The bottom line is that our physical health ultimately depends upon the health of our topsoil.

The alarming fact is that foods--fruits, vegetables and grains--being raised on millions or acres of the land that no longer contain enough certain needed nutrients, are starving us--no matter how much we eat of them. -US Senate Document 264

The remarkable thing about the above declaration, found in US Senate document 264, is that it was issued nearly eight decades ago--in 1936. Since that time, the United States and other industrialized nations have been losing arable land at an unprecedented rate. In the united States topsoil is eroding at a rate today that is ten times greater that the rate of replenishment. in countries such as Africa, India, and China soil erosion exceeds the replenishment rate by 30 to 40 times. Current estimates place the chronological reserves of our global topsoil at less that 50 years. as the topsoil goes, so go the nutrients--and so goes our health.

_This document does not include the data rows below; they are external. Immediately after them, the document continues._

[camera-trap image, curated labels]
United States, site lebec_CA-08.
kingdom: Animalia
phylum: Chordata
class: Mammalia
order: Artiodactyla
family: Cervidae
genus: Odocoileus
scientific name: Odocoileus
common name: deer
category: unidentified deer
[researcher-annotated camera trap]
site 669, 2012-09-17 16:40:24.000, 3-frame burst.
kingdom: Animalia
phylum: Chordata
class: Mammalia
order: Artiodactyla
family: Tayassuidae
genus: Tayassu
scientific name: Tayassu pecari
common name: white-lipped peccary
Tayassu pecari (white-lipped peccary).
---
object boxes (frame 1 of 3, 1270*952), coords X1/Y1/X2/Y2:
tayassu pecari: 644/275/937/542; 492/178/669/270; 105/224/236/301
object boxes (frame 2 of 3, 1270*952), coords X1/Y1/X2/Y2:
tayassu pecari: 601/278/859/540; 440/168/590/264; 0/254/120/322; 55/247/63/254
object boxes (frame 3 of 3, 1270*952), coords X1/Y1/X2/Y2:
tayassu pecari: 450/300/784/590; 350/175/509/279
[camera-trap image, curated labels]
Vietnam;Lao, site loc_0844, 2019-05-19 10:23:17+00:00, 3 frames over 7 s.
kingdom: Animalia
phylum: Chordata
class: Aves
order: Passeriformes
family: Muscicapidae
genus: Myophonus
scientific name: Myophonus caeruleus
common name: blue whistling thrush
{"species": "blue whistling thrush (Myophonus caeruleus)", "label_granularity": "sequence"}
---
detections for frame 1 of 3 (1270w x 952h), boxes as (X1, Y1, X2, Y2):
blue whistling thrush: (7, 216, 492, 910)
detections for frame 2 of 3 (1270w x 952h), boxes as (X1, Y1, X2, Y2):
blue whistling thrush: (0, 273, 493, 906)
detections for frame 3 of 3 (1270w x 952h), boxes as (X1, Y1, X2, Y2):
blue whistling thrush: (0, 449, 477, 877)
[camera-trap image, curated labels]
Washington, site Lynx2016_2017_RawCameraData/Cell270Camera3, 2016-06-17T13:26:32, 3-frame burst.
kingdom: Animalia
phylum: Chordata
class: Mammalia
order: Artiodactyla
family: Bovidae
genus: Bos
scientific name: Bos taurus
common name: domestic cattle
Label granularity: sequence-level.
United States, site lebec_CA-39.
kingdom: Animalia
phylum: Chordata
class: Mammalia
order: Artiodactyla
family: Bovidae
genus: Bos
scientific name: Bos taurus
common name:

Findings released in 1992 RIO Earth Summit confirmed that mineral depletion of our global topsoil reserve was rampant throughout the 20th century. During that time, US and Canadian agricultural soils lost 85% of their mineral content. Asian and South American soils dropped 76% while throughout Africa, Europe, and Australia, soils mineral content was depleted by 74%. Little has been done since to forestall the inevitable exhaustion of these precious minerals stores.

In March, 2006 the United Nations recognized a new kind of malnutrition--multiple micronutrient depletion. According to Catherine Bertini, Chair of the UN Standing Committee on Nutrition, the overweight are just as malnourished as the starving. in essence, it is not the quantity of food that is at issue--it is the quality.